═════ PROVIDED TEXT ═════

Fastest way to figure out whether a letter is upper case

Posted by Peter Judge on 06-Jan-2017 13:11

What's the fastest way to figure out whether a given letter is upper-case or not in ABL?

 I want to turn something like OpenEdge.Net.DataObject.DataObjectHandler  into a string like

              OE.N.DO.DataObjectHandler    

It has to be as fast as possible so , um, creative code will be considered .

All Replies

Posted by Tim Kuehn on 06-Jan-2017 13:14

I'd expect something like a range check of

ASC(charvar) between ASC("A") to ASC("Z").

Posted by Brian K. Maher on 06-Jan-2017 13:16

Use the COMPARE function
 

Posted by jquerijero on 06-Jan-2017 13:17

Can you try

System.Text.RegularExpressions.Regex:Replace(mySubstring, "[^A-Z]", "").

Posted by Adriano Correa on 06-Jan-2017 13:42

DEF VAR xxx AS CHAR CASE-SENSITIVE.

ASSIGN xxx = "Test".

IF xxx = LC(xxx)

   THEN DISP "only lower".

   ELSE DISP "Upper case detected".

Posted by Ken McIntosh on 06-Jan-2017 13:50

DEFINE VARIABLE cString   AS CHARACTER   NO-UNDO INITIAL "OpenEdge.Net.DataObject.DataObjectHandler".

DEFINE VARIABLE cChar     AS CHARACTER   NO-UNDO.

DEFINE VARIABLE cFinished AS CHARACTER   NO-UNDO.

DEFINE VARIABLE iChar AS INTEGER     NO-UNDO.

DEFINE VARIABLE iAsc  AS INTEGER     NO-UNDO.

DO iChar = 1 TO LENGTH(cString):

   ASSIGN cChar = SUBSTRING(cString,iChar,1)

          iAsc = ASC(cChar).

   IF (iAsc GT 64 AND iAsc LT 91) OR

      cChar EQ "." THEN

       cFinished = cFinished + cChar.

═════ DATA EXTRACT ═════

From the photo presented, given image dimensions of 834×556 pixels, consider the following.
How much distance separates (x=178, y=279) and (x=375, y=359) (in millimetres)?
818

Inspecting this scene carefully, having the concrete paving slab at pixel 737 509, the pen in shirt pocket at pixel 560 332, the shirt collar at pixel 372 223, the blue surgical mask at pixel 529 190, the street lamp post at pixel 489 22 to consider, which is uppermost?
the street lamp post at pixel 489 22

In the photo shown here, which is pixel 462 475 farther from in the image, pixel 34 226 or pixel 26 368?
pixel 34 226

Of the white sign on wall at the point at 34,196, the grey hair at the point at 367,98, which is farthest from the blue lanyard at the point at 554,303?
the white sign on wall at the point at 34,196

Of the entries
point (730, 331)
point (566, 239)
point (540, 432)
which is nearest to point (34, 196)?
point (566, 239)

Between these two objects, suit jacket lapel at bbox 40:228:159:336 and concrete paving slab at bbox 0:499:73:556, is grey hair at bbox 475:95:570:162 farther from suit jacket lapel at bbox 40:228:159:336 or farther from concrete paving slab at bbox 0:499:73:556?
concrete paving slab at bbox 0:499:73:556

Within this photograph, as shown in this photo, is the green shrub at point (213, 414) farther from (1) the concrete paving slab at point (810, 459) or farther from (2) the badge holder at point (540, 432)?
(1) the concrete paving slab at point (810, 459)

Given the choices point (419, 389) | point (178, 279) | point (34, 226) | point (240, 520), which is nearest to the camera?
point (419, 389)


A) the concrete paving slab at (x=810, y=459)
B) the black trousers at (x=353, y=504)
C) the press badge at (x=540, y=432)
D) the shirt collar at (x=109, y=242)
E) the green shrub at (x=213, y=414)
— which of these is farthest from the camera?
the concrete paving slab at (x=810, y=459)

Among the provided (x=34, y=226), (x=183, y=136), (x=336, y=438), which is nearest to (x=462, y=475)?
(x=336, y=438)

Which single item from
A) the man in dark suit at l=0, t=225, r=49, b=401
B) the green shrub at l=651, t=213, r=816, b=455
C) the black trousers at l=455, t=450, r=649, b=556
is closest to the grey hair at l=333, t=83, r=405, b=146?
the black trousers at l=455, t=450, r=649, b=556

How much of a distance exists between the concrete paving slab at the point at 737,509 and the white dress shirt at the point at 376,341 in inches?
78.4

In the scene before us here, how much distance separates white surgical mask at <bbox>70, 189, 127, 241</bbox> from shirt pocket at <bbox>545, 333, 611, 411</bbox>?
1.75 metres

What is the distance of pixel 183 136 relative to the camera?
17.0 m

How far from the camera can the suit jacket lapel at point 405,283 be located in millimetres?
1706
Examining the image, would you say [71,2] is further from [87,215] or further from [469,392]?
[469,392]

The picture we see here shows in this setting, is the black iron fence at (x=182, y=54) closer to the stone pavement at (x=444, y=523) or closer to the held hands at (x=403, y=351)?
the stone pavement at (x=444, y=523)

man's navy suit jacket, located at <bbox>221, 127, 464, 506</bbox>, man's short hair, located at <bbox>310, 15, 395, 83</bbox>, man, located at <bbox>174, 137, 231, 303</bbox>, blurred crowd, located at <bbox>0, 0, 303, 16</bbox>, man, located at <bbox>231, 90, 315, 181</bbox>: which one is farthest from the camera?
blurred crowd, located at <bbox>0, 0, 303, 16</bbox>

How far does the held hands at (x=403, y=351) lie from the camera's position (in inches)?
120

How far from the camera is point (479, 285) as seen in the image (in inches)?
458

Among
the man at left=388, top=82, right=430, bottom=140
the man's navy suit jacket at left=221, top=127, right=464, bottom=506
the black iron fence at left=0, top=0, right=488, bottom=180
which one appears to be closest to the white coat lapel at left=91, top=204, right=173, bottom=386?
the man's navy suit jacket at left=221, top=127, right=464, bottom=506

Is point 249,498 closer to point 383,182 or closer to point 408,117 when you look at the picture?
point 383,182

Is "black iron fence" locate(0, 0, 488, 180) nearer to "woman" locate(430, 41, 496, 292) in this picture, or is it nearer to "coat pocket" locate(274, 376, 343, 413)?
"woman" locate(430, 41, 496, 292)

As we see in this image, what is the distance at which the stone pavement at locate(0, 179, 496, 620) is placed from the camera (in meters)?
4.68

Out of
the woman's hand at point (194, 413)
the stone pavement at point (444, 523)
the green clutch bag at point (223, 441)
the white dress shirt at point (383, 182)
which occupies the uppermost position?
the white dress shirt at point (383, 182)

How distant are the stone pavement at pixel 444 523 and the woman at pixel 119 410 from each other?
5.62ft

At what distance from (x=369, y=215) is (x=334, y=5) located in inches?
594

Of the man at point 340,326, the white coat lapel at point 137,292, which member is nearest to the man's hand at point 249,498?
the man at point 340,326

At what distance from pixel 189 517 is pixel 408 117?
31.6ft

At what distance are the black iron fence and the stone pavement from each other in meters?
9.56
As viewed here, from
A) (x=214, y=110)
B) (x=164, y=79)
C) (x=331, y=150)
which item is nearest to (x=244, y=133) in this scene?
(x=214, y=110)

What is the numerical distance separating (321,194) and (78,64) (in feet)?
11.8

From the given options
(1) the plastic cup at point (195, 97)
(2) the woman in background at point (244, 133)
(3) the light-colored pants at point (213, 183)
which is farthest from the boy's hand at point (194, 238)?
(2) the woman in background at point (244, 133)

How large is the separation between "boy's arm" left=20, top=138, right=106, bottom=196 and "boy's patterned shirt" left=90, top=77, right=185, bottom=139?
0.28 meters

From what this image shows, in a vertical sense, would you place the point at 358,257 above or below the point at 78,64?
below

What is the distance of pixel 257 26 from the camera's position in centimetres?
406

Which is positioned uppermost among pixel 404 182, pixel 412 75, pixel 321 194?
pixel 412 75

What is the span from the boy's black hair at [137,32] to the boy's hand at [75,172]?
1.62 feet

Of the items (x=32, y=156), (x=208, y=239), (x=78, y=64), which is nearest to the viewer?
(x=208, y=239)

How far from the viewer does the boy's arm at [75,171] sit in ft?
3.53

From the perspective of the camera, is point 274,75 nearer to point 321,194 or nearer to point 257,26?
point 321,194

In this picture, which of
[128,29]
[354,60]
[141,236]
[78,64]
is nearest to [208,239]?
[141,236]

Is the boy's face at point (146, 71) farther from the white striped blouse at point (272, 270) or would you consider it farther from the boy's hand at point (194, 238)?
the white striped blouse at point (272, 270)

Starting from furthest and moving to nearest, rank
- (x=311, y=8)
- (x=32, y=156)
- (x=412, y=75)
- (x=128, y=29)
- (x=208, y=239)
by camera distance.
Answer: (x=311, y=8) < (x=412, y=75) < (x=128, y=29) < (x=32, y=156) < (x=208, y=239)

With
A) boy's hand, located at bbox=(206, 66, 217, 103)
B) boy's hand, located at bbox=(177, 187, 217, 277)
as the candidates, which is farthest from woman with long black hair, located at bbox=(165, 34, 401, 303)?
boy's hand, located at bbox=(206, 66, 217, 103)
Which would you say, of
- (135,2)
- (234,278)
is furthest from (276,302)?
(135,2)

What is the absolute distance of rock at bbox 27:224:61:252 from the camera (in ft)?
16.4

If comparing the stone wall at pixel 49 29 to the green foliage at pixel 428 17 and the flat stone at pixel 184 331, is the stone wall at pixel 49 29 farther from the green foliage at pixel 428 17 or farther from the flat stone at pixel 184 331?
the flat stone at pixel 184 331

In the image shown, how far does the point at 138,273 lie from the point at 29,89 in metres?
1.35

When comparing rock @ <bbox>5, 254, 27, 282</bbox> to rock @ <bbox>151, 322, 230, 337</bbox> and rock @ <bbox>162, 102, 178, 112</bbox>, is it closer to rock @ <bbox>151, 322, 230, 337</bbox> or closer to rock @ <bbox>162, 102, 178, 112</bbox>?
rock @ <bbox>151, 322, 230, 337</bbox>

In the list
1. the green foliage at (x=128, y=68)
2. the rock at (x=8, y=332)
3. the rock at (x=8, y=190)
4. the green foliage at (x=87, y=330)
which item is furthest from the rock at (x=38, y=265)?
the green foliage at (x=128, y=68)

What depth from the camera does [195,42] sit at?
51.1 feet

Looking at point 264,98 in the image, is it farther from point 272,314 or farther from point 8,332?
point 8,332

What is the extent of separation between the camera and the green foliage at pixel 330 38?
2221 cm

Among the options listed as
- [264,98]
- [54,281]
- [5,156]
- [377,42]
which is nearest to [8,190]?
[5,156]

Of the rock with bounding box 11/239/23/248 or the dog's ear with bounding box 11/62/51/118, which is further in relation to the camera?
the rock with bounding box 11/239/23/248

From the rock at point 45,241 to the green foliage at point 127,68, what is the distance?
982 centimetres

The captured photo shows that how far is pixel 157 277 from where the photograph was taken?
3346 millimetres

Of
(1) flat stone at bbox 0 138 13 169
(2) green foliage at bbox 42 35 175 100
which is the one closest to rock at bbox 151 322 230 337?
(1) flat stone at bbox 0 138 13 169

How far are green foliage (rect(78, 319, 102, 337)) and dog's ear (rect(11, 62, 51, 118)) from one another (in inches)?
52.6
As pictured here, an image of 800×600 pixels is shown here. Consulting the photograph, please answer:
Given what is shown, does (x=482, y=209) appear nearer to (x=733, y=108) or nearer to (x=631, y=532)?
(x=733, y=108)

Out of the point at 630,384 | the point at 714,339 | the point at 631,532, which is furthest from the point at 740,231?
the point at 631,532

═════

▶ [PROBLEM DETAILS]: Transcribe the whole forum thread about spotting upper-case letters, word for word from its title to its last line of code. Rely only on the forum thread about spotting upper-case letters and leave the material aside.

▶ [WRITTEN REPLY]:
Fastest way to figure out whether a letter is upper case

Posted by Peter Judge on 06-Jan-2017 13:11

What's the fastest way to figure out whether a given letter is upper-case or not in ABL?

 I want to turn something like OpenEdge.Net.DataObject.DataObjectHandler  into a string like

              OE.N.DO.DataObjectHandler    

It has to be as fast as possible so , um, creative code will be considered .

All Replies

Posted by Tim Kuehn on 06-Jan-2017 13:14

I'd expect something like a range check of

ASC(charvar) between ASC("A") to ASC("Z").

Posted by Brian K. Maher on 06-Jan-2017 13:16

Use the COMPARE function
 

Posted by jquerijero on 06-Jan-2017 13:17

Can you try

System.Text.RegularExpressions.Regex:Replace(mySubstring, "[^A-Z]", "").

Posted by Adriano Correa on 06-Jan-2017 13:42

DEF VAR xxx AS CHAR CASE-SENSITIVE.

ASSIGN xxx = "Test".

IF xxx = LC(xxx)

   THEN DISP "only lower".

   ELSE DISP "Upper case detected".

Posted by Ken McIntosh on 06-Jan-2017 13:50

DEFINE VARIABLE cString   AS CHARACTER   NO-UNDO INITIAL "OpenEdge.Net.DataObject.DataObjectHandler".

DEFINE VARIABLE cChar     AS CHARACTER   NO-UNDO.

DEFINE VARIABLE cFinished AS CHARACTER   NO-UNDO.

DEFINE VARIABLE iChar AS INTEGER     NO-UNDO.

DEFINE VARIABLE iAsc  AS INTEGER     NO-UNDO.

DO iChar = 1 TO LENGTH(cString):

   ASSIGN cChar = SUBSTRING(cString,iChar,1)

          iAsc = ASC(cChar).

   IF (iAsc GT 64 AND iAsc LT 91) OR

      cChar EQ "." THEN

       cFinished = cFinished + cChar.